There is a perceived urgency on the part of Hi-Tor board members to negotiate with Rockland Green because the county has signaled it is divesting itself of oversight of the animal shelter in the new year. The Hi-Tor board, which oversees operations and staff at the shelter, is asking Rockland Green for a two-year contract, but what remains unclear is what supervisory, policy or hiring powers Rockland Green expects to demand because they’ve been vague. with board members to date, and have not yet submitted a draft contract to Hi-Tor for review.

Additionally, Rockland Green told the Hi-Tor board that the authority would bill the county, but County Manager Ed Day said that made no sense.

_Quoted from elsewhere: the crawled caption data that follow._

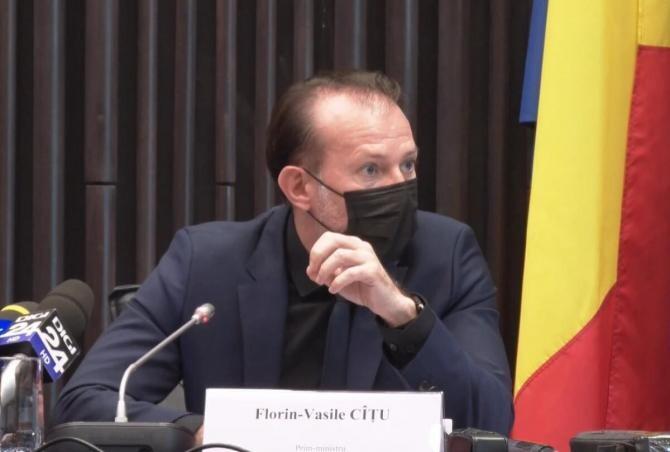 Florin Cîțu: Îmi face o mare plăcere să vin la Sibiu. Dacă se poate aici, se poate în toată țara! /  Sursă foto: Guvernul României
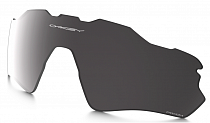 Линзы для очков Oakley Repl. Lens Radar Ev Path Prizm Black Polarized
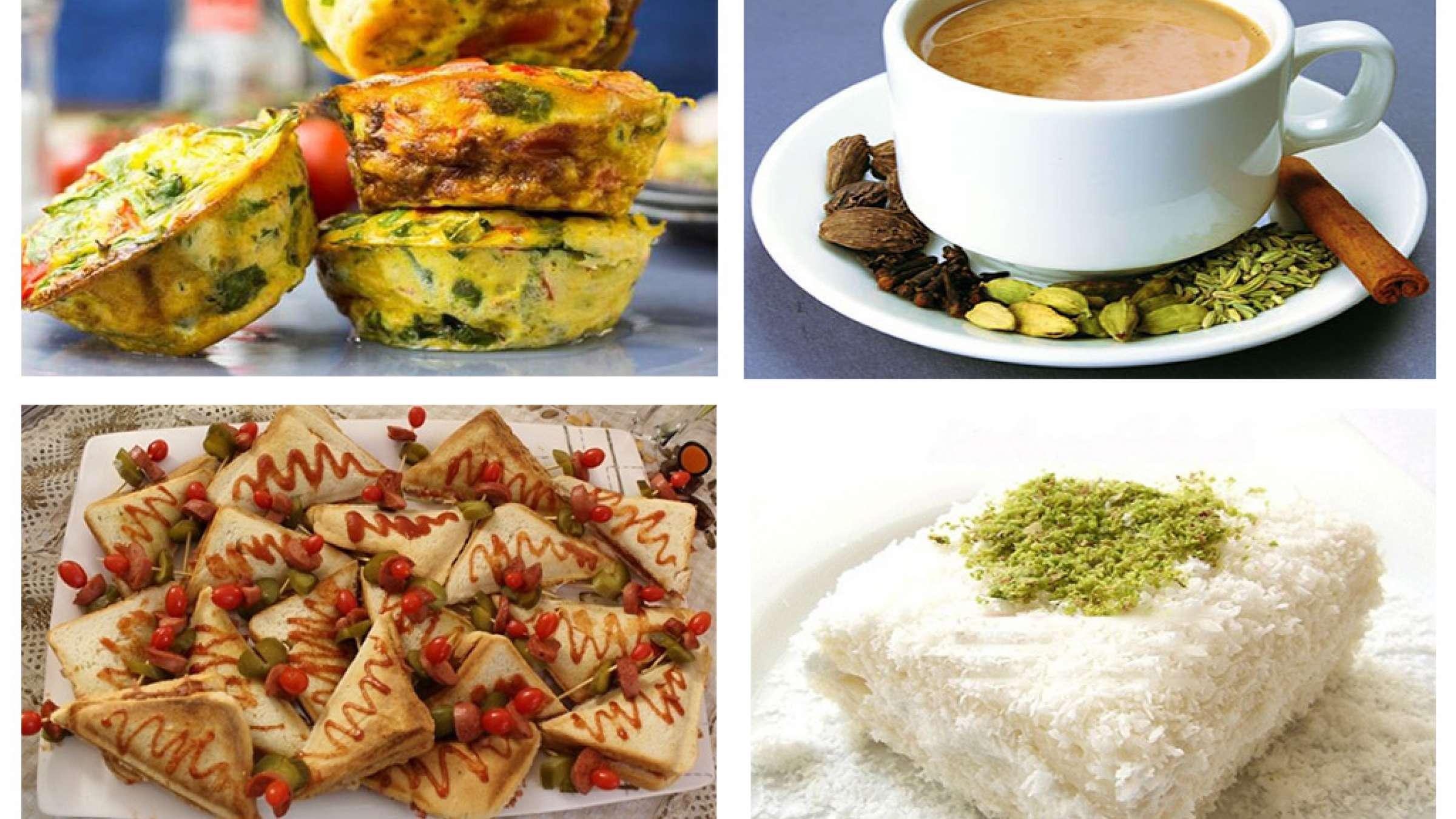 مافین-سبزیجات-ترابی-آشپزی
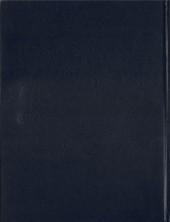 Verso de Gotlib (Rombaldi) -2- Rubriques a brac IV & V - Trucs en vrac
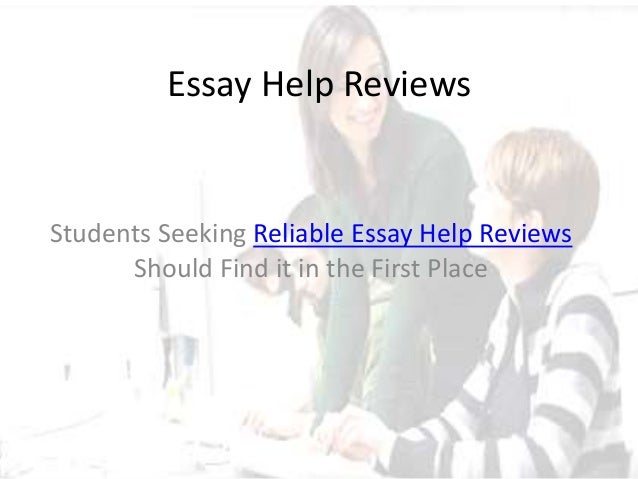 Assignment writing help in dubai image 3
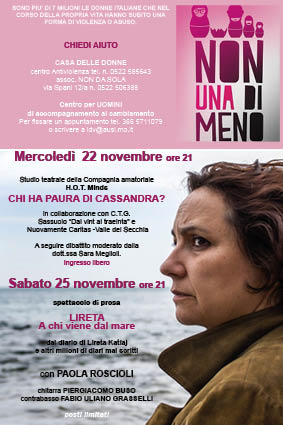 cartolina donne 25 nov 20172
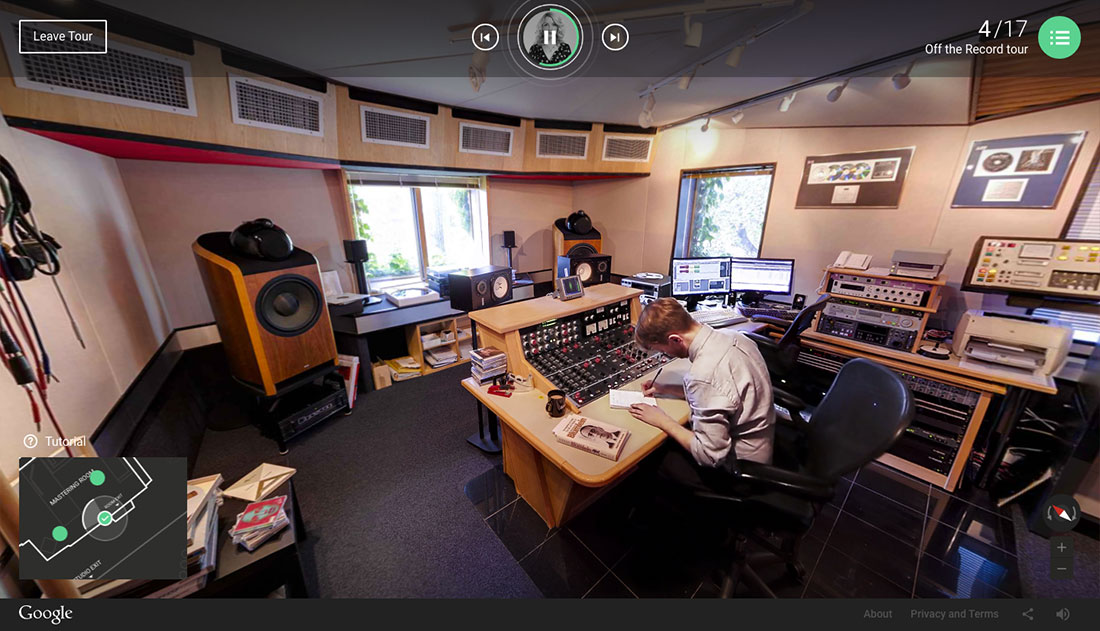 Google - Inside Abbey Road - Work - Image - 20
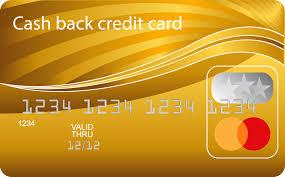 wells fargo cash wise visa card key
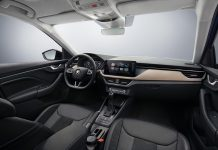 skoda-scala-interior-1-218x150 Blog Off Road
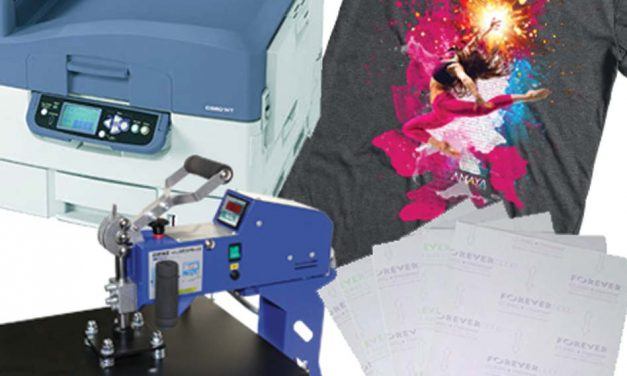 Amaya Sales UK – Forever transfer papers, Oki printers and heat presses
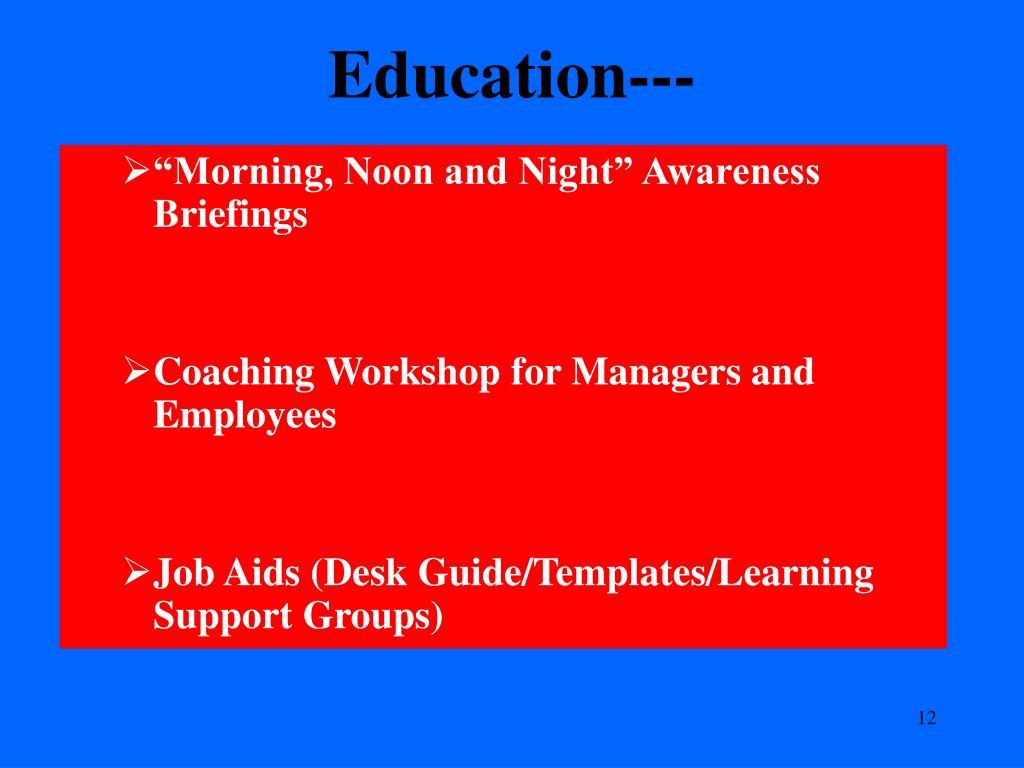 Education---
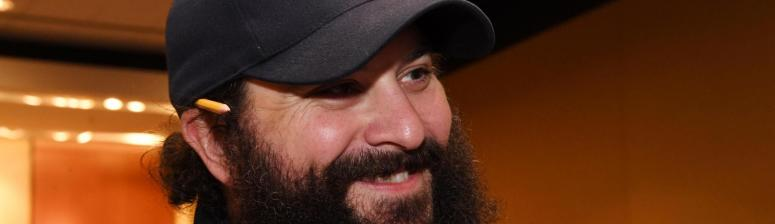 Roger Goodell reportedly still 'miffed' over Matt Patricia wearing clown nose t-shirt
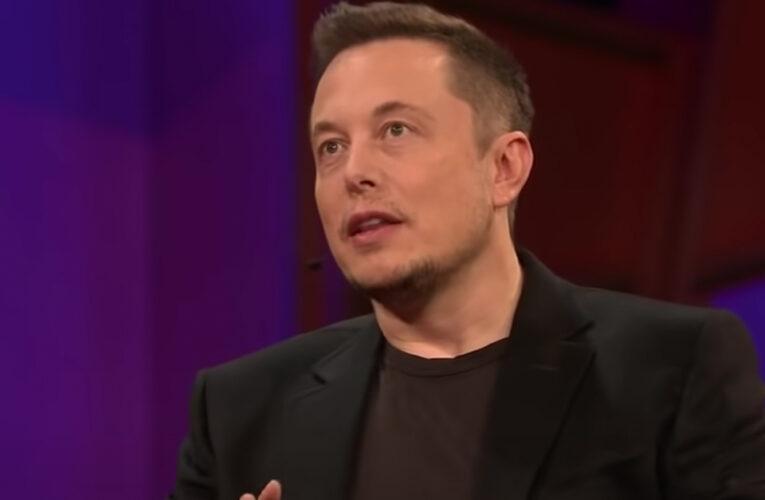 Elon Musk, el empresario sudafricano que sueña con colonizar Marte y que toda la  población use autos eléctricos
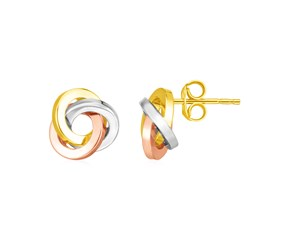 14k Tri Color Gold Love Knot Earrings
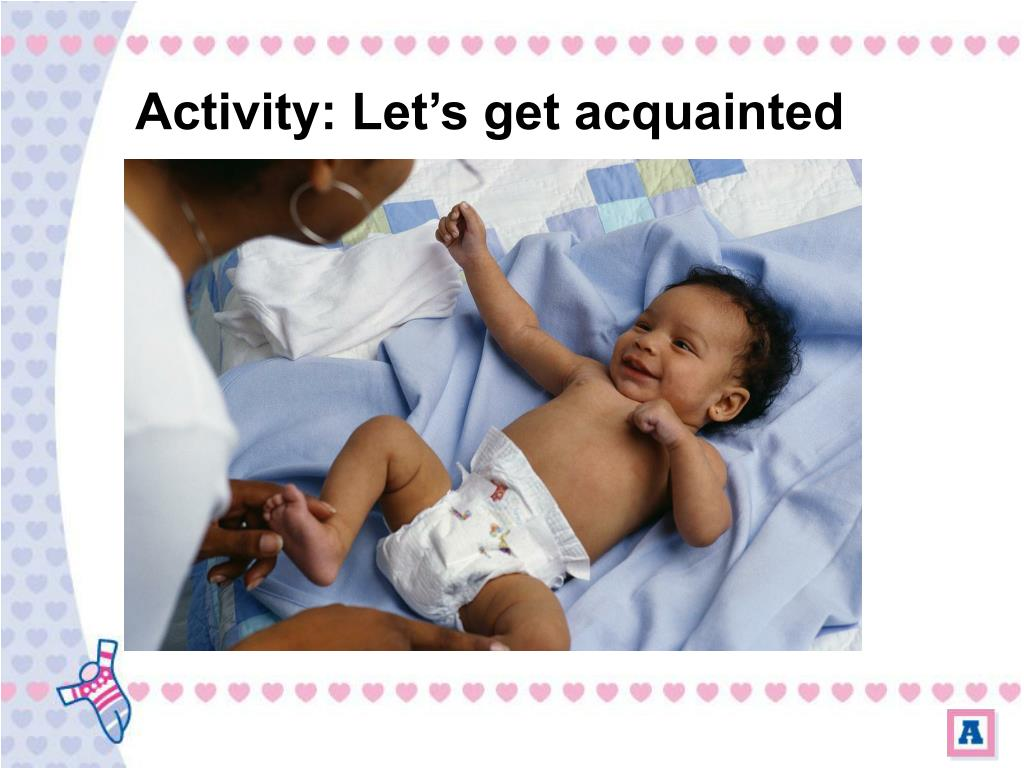 Activity: Let's get acquainted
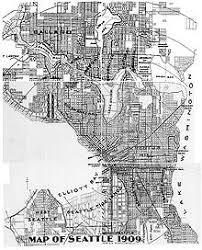 seattle map green lake list of neighborhoods in seattle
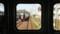 2018.3.31 岡崎 (14) 東岡崎いきふつう - 宇頭すぎ(岐阜いき特急) 960-540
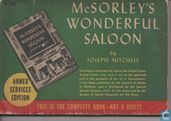 McSorley's wonderfull saloon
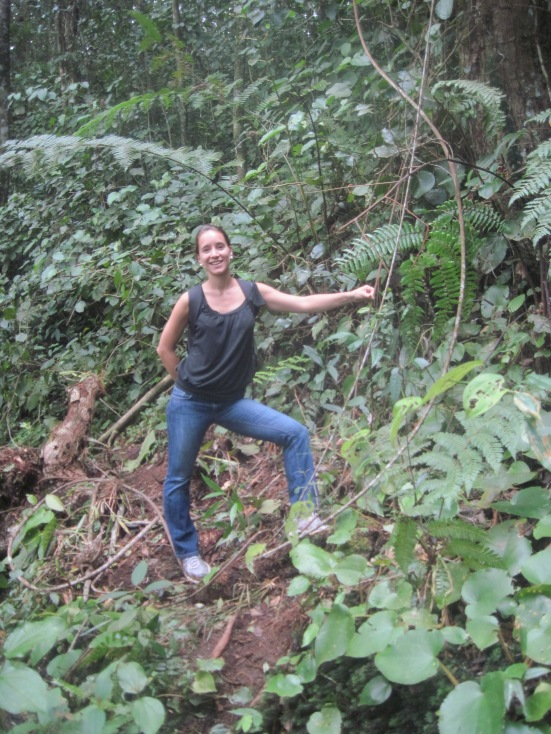 Lina when trekking in Cameron Highlands, Malaysia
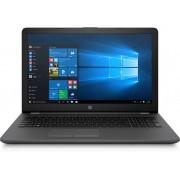 HP Portátill HP 250 G6 - 3QM76EA (15.6'', Intel Celeron N4000, RAM: 4 GB, 500 GB HDD, Intel UHD 600)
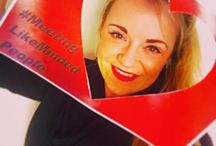I Love Recruitment - Love Notes / We asked you to send us your #iloverecruitment love notes for Valentines Day.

“The five supervisors would like the Solid Waste Management Authority to operate the current animal shelter and provide animal management services,” Ed Day said. “They also want Hi-Tor to be the entity that does this for them, ensuring Hi-Tor’s survival as an entity. This choice of city supervisors severs the county’s involvement when our agreement with Hi-Tor expires on December 31, 2022.”

Hi-Tor’s intermunicipal contract with the county expires Dec. 31. Council members feel they have no choice but to negotiate with Rockland Green and fear that if they do not they will be evicted from the building where they have operated the refuge for 50 years. Several members of the board of directors say they have received an ultimatum: negotiate or the contract is finished.

However, Day says he doesn’t understand why they think that’s true.

“We don’t hand over the keys to Rockland Green if they haven’t come to an agreement,” Day said. “On January 1, we will take measures that guarantee the best interests of animals. We won’t let them suffer because leaders can’t make decisions.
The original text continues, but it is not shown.